After paying, we went to have hot chocolate and cake at the lovely little cafe to the left of Starbucks near the clinic. (I highly recommend that cafe – the cakes are immense.)
A nice place to sit, stare at each other incredulously, and dissect what the bloody hell had just happened…
We still can’t believe how lucky our cycle has been so far.
It honestly feels like this cycle has been a dream, and I imagine this is what lots of people experience when they go through IVF. They probably think: hey, this has been so stressful but, believe me, having two high quality blasts and frozen embryos is a piece of piss compared to only getting one good blast (cycle one) and two crap ones (cycle two).
I’m fully aware that the odds of pregnancy are still against us, but we have at least six goes at trying for a baby now this round – maybe eight. What a difference that makes. Maybe this is our time.
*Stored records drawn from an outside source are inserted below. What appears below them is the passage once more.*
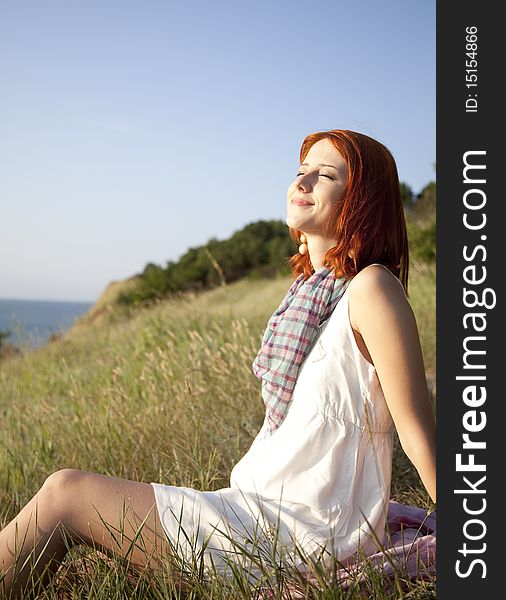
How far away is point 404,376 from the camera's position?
176cm

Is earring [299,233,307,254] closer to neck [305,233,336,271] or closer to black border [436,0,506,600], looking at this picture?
neck [305,233,336,271]

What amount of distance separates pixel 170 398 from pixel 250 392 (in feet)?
1.45

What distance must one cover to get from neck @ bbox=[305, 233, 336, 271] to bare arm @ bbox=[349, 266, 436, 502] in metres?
0.34

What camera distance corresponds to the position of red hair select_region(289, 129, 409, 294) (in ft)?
6.59

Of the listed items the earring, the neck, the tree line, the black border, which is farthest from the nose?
the tree line

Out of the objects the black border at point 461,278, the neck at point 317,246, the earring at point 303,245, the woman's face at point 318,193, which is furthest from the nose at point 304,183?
the black border at point 461,278

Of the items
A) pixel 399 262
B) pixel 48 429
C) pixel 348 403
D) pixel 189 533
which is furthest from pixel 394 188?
pixel 48 429

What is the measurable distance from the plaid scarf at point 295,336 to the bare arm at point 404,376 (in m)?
0.23

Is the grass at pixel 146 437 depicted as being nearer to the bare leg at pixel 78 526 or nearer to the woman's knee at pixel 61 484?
the bare leg at pixel 78 526

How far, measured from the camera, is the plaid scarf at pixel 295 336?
6.55 ft

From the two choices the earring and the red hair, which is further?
the earring

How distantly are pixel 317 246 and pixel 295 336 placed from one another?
28 centimetres

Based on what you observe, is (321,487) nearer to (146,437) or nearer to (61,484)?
(61,484)

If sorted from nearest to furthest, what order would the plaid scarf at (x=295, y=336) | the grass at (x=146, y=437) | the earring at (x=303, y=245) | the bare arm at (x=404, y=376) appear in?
the bare arm at (x=404, y=376) → the plaid scarf at (x=295, y=336) → the earring at (x=303, y=245) → the grass at (x=146, y=437)
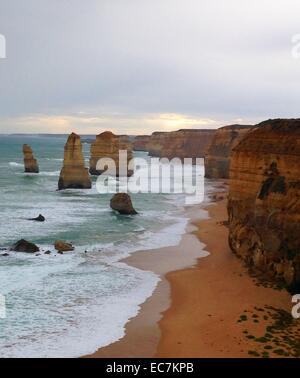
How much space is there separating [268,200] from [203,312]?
6.62 meters

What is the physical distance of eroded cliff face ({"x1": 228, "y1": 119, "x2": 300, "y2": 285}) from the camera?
66.7ft

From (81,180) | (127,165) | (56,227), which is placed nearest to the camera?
(56,227)

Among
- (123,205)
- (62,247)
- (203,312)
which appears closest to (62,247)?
(62,247)

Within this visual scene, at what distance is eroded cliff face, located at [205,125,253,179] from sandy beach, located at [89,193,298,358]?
5341cm

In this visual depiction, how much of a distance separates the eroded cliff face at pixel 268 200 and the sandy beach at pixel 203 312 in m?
1.11

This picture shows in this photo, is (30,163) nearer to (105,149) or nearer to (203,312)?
(105,149)

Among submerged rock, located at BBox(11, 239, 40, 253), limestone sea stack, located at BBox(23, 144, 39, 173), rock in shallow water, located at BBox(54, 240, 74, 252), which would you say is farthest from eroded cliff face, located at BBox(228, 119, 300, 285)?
limestone sea stack, located at BBox(23, 144, 39, 173)

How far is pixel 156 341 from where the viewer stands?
15742 millimetres

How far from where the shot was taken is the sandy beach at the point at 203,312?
1496cm

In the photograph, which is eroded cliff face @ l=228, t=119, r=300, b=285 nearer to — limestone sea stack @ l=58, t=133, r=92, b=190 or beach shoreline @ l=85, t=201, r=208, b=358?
beach shoreline @ l=85, t=201, r=208, b=358

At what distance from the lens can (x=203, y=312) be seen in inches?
720
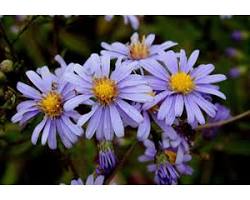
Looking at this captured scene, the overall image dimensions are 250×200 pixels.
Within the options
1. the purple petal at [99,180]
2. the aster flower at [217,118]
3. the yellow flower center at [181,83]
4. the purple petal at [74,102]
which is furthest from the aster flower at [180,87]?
the aster flower at [217,118]

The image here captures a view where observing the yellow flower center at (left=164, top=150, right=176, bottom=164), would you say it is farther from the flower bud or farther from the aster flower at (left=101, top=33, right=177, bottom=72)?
the flower bud

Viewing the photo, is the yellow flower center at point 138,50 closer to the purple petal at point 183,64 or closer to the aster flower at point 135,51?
the aster flower at point 135,51

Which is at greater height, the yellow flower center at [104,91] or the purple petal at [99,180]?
the yellow flower center at [104,91]
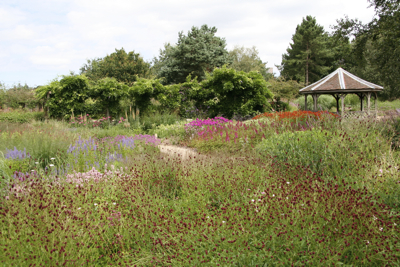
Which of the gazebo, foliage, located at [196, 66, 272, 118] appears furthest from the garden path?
the gazebo

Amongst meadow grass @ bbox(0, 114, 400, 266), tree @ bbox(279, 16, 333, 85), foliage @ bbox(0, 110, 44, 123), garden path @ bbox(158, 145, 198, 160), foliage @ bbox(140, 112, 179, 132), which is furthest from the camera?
tree @ bbox(279, 16, 333, 85)

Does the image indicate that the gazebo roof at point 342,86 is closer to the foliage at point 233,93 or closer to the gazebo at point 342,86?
the gazebo at point 342,86

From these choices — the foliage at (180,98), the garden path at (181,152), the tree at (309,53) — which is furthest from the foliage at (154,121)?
the tree at (309,53)

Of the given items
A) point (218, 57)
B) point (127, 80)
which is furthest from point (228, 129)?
point (127, 80)

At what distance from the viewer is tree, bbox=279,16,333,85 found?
33.1 metres

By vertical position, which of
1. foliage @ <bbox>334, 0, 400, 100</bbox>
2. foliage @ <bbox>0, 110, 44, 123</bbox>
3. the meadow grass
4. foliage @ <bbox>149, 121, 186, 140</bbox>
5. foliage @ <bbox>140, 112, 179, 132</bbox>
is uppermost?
foliage @ <bbox>334, 0, 400, 100</bbox>

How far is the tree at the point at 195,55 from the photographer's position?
22.9m

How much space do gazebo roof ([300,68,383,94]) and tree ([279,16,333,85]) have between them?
19.7m

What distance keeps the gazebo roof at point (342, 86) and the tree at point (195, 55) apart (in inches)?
429

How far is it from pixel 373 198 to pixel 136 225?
7.72 ft

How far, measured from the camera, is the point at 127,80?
27.9m

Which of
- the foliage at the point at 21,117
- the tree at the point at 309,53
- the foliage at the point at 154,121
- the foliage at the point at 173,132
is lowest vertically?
the foliage at the point at 173,132

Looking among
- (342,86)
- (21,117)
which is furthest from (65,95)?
(342,86)

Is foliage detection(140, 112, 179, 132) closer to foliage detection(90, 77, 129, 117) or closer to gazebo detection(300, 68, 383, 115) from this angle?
foliage detection(90, 77, 129, 117)
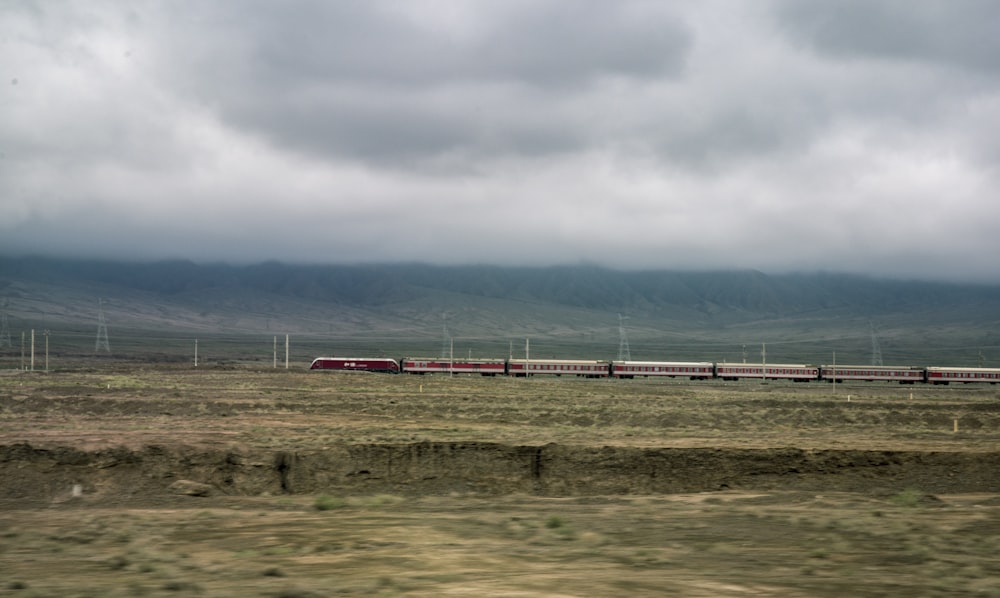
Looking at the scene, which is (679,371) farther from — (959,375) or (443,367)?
(959,375)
We had an absolute shocker of a 2018 – so much upset and disappointment. Perhaps this is it for us.
I know this is just the beginning, and even if I am (properly) pregnant in two weeks’ time, it’ll be the start of a very long nine months. But let’s not worry about that now. I’m finally enjoying the feeling of having had a successful IVF round (in the sense that we got blasts and frozen embryos!) and being PUPO.
The dreaded 2WW
Now I just need to get through the next two weeks, and try and learn from my previous cycles about what NOT to do! Wish me luck!